[Records of scene-based questions]

----------

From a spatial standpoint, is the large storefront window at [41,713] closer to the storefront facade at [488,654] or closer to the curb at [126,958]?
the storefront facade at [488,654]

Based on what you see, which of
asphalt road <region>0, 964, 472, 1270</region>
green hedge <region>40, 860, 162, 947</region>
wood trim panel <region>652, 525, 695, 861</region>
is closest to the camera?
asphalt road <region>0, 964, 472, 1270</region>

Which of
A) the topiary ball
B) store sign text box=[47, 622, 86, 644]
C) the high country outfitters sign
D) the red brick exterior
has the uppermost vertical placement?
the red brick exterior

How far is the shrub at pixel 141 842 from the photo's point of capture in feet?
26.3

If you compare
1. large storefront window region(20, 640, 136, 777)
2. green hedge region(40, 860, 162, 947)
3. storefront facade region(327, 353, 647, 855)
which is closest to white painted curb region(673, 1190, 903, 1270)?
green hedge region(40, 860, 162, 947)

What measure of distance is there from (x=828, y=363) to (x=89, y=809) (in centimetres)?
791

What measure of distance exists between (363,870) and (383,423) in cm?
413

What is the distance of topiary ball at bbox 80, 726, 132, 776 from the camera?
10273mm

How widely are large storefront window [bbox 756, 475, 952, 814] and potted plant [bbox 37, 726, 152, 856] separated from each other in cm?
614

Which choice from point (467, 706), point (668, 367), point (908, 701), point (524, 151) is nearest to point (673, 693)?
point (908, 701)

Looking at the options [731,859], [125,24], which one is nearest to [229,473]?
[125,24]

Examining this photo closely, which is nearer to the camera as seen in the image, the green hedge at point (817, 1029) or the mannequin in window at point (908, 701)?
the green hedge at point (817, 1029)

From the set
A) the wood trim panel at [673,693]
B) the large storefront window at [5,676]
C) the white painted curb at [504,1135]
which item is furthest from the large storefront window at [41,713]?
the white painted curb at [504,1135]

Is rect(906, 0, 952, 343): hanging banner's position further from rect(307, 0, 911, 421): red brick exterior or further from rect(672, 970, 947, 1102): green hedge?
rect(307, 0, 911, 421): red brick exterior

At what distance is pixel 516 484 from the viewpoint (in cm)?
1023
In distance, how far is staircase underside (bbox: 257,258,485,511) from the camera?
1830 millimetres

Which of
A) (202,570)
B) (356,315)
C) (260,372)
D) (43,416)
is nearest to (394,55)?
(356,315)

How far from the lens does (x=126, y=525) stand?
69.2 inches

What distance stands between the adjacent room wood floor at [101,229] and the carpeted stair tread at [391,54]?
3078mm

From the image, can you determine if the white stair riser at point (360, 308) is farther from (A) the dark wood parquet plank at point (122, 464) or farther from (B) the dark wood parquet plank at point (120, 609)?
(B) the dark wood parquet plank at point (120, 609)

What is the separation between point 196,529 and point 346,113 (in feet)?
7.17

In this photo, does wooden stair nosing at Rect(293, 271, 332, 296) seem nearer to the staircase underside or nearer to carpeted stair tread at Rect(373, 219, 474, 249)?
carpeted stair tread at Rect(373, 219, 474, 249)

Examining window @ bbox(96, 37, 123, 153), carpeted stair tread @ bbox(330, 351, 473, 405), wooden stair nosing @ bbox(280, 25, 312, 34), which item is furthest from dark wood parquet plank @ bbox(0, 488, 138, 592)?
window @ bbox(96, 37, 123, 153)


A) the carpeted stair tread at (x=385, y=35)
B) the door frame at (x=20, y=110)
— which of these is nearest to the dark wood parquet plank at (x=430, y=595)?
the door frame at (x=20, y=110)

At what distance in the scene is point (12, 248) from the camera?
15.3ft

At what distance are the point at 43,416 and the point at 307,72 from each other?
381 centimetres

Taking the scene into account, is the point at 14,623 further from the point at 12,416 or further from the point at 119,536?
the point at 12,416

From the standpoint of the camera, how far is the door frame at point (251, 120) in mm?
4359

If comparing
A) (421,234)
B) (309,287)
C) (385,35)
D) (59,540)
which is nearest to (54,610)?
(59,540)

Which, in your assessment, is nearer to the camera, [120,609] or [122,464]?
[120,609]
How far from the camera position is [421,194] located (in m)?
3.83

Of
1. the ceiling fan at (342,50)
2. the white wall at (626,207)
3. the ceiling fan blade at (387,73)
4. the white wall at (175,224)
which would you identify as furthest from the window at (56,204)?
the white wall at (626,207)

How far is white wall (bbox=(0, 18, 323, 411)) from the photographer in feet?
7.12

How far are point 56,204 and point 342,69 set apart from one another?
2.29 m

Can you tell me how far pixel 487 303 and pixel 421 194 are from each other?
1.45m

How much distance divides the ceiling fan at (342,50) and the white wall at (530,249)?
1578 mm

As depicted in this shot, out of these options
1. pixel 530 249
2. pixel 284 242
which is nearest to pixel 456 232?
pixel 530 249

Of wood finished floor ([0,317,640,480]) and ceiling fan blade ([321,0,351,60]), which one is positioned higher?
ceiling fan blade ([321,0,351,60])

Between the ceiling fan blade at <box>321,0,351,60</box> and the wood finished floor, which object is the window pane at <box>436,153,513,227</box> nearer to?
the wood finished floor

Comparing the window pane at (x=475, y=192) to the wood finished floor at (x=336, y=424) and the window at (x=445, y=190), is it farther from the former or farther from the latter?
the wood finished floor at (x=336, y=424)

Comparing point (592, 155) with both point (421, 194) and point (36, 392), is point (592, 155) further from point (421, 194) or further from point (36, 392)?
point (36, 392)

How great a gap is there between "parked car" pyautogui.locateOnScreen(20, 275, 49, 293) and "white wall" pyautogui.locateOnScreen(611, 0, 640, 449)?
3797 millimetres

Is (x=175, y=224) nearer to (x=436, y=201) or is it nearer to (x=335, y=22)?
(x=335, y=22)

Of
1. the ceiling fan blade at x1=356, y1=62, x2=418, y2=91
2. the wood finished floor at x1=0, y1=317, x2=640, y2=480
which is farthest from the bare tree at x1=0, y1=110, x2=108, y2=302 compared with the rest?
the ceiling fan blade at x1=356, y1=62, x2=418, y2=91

----------

• [SHORT EXERCISE]
Repeat the lines from the one containing "Is rect(906, 0, 952, 343): hanging" through the one containing "69.2 inches", including both of those lines.

• [WRITTEN RESPONSE]
Is rect(906, 0, 952, 343): hanging banner's position further from rect(307, 0, 911, 421): red brick exterior or further from rect(672, 970, 947, 1102): green hedge?
rect(307, 0, 911, 421): red brick exterior

At what distance is pixel 516 484 from the viewpoint (in cm)?
1023
In distance, how far is staircase underside (bbox: 257,258,485,511) from the camera?
1830 millimetres

Which of
A) (202,570)
B) (356,315)
C) (260,372)
D) (43,416)
is nearest to (394,55)?
(356,315)

How far from the lens does (x=126, y=525) stand?
69.2 inches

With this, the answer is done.